Hadoop

Apache Hadoop is an open-source software framework written in Java for distributed processing of large data sets (being processed by MapReduce).

Links

Book Hadoop: The Definitive Guide with example code

The idea - MapReduce

You have very large input files. Those files can be split and each chunk can be processed seperately. Each map run will take one part of the input and map it into a key value pair. In the shuffle step the results from map runs is grouped by its key and assigned to a reduce process. Finally the reduce step will do something with the key value pairs it got. If there is more than one reduce run for a key their results are fed again into a reduce run. The map and reduce steps can be distributed to a lot of different nodes (computer) and a distributed file system helps to send the data to them and get the results back.

Setting up Hadoop and getting started

Read here how to set up Hadoop.

The standalone mode

Does not really use the whole distribution thing but is easy to set up and also easy to debug. Once it works it's easy to switch. So just set a an Java Eclipse project, add some jars from the Hadoop installation and copy the Hadoop example from below into a class.

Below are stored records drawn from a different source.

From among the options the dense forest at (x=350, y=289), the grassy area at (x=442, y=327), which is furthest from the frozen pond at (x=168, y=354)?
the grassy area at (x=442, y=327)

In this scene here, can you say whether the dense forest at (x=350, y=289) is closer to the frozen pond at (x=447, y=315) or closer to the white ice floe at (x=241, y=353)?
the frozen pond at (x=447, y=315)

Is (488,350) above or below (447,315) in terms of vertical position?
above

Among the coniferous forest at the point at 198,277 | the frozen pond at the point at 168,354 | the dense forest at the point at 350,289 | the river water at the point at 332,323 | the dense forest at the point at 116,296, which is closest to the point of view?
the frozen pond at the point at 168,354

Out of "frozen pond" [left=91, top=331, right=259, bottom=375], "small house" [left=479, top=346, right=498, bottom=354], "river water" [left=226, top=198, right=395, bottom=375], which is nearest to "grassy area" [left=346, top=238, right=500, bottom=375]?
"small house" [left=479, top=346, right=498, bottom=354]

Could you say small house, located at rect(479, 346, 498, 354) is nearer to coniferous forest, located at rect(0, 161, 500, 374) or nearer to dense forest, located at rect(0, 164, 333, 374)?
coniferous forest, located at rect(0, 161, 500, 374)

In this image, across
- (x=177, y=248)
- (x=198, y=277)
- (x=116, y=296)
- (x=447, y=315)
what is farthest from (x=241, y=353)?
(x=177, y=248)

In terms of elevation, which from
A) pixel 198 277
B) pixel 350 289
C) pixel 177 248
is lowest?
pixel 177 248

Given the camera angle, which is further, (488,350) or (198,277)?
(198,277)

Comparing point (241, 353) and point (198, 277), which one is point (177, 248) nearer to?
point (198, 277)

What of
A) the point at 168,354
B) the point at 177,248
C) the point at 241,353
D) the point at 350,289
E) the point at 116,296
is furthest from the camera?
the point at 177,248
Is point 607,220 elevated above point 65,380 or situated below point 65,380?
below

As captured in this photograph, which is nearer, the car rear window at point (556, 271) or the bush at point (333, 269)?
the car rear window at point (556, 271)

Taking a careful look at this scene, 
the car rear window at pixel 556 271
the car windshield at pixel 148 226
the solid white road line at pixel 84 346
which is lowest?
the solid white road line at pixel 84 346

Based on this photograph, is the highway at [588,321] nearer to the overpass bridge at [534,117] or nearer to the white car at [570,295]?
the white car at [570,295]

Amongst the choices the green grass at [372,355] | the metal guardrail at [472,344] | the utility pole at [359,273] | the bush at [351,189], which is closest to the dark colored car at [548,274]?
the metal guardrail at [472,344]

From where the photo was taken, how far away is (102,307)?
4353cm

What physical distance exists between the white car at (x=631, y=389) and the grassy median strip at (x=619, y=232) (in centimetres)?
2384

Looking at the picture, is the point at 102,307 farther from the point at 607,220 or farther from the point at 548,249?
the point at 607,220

Start the main method and it should start right away. The example from below will expect two parameters, the input folder and the not yet existing output folder.

Pseudo-Distributed Operation

Already with the Hadoop Distributed Filesystem (HDFS) but everything runs on one computer, is not yet distributed. Within the Hadoop installation folder you will find an etc folder. Required changes

Download the Hadoop Binary, extract the tar, put the folder somewhere, add its bin and sbin folder to your path (for convenience). Set also JAVA_HOME to your Java Installation. Test that it works

# hadoop version

Some minimum configuration files

etc/hadoop/core-site.xml:

<configuration>
<property>
<name>fs.defaultFS</name>
<value>hdfs://localhost:9000</value>
</property>
</configuration>

etc/hadoop/hdfs-site.xml:

<configuration>

<property>
<name>dfs.replication</name>
<value>1</value>
</property>
</configuration>

etc/hadoop/mapred-site.xml:

<configuration>
<property>
<name>mapreduce.framework.name</name>
<value>yarn</value>
</property>
</configuration>

etc/hadoop/yarn-site.xml:

<configuration>
<property>
<name>yarn.nodemanager.aux-services</name>
<value>mapreduce_shuffle</value>
</property>
</configuration>

Ready to initialise the system

bin/hdfs namenode -format

Check that the web interface for the Hadoop NameNode works

http://localhost:50070/

Start it

sbin/start-yarn.sh

Check if the ResourceManager works

http://localhost:8088/

Create folders on the HDFS

bin/hdfs dfs -mkdir /user/
bin/hdfs dfs -mkdir /user/yourusername

Now copy the input files of your problem from you local filesystem to the HDFS

bin/hdfs dfs -put /home/john/problems2besolved/MyHadoopInputFiles/ input

Do a ls on it to check if they are there http://hadoop.apache.org/docs/stable/hadoop-project-dist/hadoop-common/FileSystemShell.html

bin/hdfs dfs -ls input

Once you have a jar containing a Hadoop program you can also start it on the command line:

hadoop jar MyWordCountJar.jar de.tgunkel.hadooptest.WordCount input/ output

If it dies right away, it might not find the JAVA_HOME. Try to set it manually in hadoop-env.sh

When you're done, stop the daemons with:

sbin/stop-yarn.sh

Hadoop Cluster Setup

In our setup we will have one Hadoop master (we use the virtual machine hadoop1 for it) and serveral slaves.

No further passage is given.